With the Totoma came Eagles.
As a foal he had seen one -- a sleek dark fledgling perched on a branch -- and from then on his attention was captured. He knew them to be hunters and vicious. From his mother he had learned that they were difficult to catch and tame; it had become lodged in his head that there was little more that one could dream of beyond befriending the wild predator. And as his sister-totoma grew from a runt into a strong aggressor, so, too, did he grow ever more thoughtful.
He was not a warrior and he turned away from suggestion of spilling blood or withstanding the wild charge of an opponent. Indeed he turned his face upward to the trees and the skies. He knew what he wanted to do; there was no struggle for time to reveal what it was he was meant for. And he put hoof to ground moving onward to receive his name.
Near a strong river teeming with fish there was a place that beckoned eagles.

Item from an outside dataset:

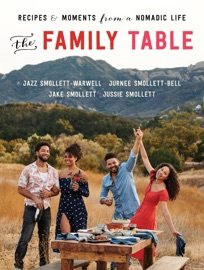 The Family Table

He had found them there as a foal and he returned often, bringing with him gifts of fish or rabbit to present the fierce birds. Of his family he had only told his mother of his secret place; the idea of someone harming the beasts in an ill attempt to tame them had kept him quiet. And though she did not quite understand his disinterest in taming one, she had kept his secret.
Unbeknownst to any, he had befriended one young eagle. It often landed on his curved horns or settled near his body if he rested on the ground. He knew that she had mated and laid eggs. And while her visits to him had shortened, his lengthened. The horrors of kin stealing an eagle's eggs haunted him. He had little reason to suspect a kin had wandered into the eagle breeding grounds with that exact notion planned. Except nightmares.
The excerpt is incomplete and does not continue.